Covid-19: Papa reza pelas grávidas e lembra perigo de «viralizar a Igreja» (C/vídeo)

Intenção do Papa aconteceu esta manhã na eucaristia matinal em Santa Marta, no Vaticano

“Gostaria que rezássemos hoje pelas futuras mães, pelas mulheres grávidas que se tornarão mães e estão inquietas, preocupadas”, disse o papa no início da eucaristia transmitida pelos serviços de comunicação do Vaticano.

“Oremos por elas, a fim de que o Senhor lhes dê a coragem de criar estas crianças com a confiança de que será um mundo certamente diferente, mas será sempre um mundo que o Senhor amará muito”, disse.

Um chamamento na vida do dia a dia

Na sua homilia o Papa tomou o excerto do evangelho do dia que refere o episódio da pesca milagrosa para explicar que “Jesus chama os seus discípulos no quotidiano da sua profissão” numa demonstração de “proximidade de familiaridade”.

“Neste segundo texto já ninguém mostra admiração. Sabiam que era o Senhor, o encontro com o Senhor era natural. A familiaridade dos apóstolos com o Senhor tinha crescido”, apontou.

O Papa considerou, então, que “também nós, cristãos, no itinerário da nossa vida, estamos a caminho e devemos progredir na familiaridade com o Senhor.

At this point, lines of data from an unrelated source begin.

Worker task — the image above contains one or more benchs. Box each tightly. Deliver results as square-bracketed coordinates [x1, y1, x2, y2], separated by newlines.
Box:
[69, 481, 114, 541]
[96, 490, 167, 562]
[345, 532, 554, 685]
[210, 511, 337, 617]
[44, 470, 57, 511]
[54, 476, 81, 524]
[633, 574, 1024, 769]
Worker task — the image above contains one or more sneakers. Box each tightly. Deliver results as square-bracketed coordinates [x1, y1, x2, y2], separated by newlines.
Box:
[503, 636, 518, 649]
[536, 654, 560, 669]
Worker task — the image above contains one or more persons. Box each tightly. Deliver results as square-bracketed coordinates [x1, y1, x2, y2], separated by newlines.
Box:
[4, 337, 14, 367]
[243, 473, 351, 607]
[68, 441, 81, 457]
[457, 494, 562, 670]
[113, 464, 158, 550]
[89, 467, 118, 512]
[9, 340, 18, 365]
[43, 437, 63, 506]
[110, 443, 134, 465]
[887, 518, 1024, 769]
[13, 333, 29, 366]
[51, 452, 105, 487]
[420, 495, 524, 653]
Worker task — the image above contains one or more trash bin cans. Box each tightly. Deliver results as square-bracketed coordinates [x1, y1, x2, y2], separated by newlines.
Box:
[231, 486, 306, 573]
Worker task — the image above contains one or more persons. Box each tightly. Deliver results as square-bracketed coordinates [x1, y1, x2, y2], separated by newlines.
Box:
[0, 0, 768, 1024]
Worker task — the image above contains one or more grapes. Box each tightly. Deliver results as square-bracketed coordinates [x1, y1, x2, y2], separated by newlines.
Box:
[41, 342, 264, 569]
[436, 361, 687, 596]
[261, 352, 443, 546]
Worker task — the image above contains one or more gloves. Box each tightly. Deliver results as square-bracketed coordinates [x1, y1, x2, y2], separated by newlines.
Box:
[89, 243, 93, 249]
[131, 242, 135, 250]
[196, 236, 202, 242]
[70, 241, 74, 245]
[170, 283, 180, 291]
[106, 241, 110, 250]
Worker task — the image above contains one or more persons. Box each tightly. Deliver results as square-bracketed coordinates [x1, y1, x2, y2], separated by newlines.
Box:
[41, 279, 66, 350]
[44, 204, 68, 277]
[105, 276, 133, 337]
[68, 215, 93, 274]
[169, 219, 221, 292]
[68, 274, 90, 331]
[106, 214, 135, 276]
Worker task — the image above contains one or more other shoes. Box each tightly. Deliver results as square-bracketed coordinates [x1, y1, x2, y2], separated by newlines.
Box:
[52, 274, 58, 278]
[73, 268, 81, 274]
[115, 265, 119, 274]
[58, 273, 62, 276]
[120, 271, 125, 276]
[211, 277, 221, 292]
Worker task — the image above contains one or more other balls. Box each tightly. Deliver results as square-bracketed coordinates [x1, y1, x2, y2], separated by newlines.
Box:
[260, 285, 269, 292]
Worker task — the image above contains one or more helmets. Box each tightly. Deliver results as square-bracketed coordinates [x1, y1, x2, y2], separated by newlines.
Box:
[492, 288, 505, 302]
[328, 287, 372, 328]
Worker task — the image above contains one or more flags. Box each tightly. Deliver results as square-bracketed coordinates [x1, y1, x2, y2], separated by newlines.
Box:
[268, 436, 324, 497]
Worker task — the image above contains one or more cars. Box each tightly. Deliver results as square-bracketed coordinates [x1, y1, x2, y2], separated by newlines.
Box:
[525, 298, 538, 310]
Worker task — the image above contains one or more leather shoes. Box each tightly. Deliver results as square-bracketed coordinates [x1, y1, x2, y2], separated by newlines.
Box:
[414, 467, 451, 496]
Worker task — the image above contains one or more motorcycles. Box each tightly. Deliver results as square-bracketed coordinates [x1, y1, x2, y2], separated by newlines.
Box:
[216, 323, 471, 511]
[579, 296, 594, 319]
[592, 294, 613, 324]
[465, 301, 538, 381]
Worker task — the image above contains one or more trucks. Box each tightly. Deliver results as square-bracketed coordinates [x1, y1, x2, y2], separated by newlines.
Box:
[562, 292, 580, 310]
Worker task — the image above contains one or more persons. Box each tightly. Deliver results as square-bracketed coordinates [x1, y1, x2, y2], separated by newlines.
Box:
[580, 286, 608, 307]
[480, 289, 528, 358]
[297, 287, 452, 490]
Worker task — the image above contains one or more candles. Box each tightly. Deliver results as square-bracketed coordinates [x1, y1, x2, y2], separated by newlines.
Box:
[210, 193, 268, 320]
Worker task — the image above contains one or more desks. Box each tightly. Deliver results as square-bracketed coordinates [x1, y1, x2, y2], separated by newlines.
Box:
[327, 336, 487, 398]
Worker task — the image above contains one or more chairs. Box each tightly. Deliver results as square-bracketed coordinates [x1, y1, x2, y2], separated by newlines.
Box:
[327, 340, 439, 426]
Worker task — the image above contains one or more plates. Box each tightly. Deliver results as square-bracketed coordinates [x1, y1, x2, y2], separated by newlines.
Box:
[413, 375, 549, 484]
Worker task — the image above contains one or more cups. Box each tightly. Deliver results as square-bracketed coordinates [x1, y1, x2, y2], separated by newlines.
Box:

Diria que o Senhor está um pouco “à mão”, mas “à mão” porque caminha connosco, sabemos que é Ele”, explicou.

Francisco recordou a importância da “vida comunitária” sendo “íntima e pessoal” a familiaridade com o mestre ela é, sempre comunitária.

Vida cristã é vida comunitária

“Esta familiaridade dos cristãos com o Senhor é sempre comunitária. Sim, é íntima, pessoal, mas em comunidade. Uma familiaridade sem comunidade, sem Pão, sem Igreja, sem povo, sem sacramentos, é perigosa. Pode-se tornar uma familiaridade – digamos – gnóstica, uma familiaridade só para mim, desligada do povo de Deus”, alertou.

Num momento em que “poucos comungam” o Papa convidou os crentes a permanecerem “unidos, como um grande povo” mesmo na atual “situação difícil que para muitos é de comunhão espiritual”.

O perigo de viralizar a Igreja

O papa argentino deu conta de uma carta recebida “de um bom bispo” que o alertava para o perigo de “viralizar a igreja e o povo de Deus”.

“Não percebei esta chamada de atenção de imediato. Só mais tarde., De facto ele alertava-me para ter cuidado de não viralizar a Igreja, para não viralizar os sacramentos, para não viralizar o povo de Deus. A Igreja, os sacramentos, os povos de Deus são concretos”, explicitou.

No final o Papa rezou pedindo ao Senhor “que nos ensine esta intimidade com Ele, esta familiaridade com Ele, mas na Igreja, com os sacramentos, com o povo fiel de Deus”, terminou.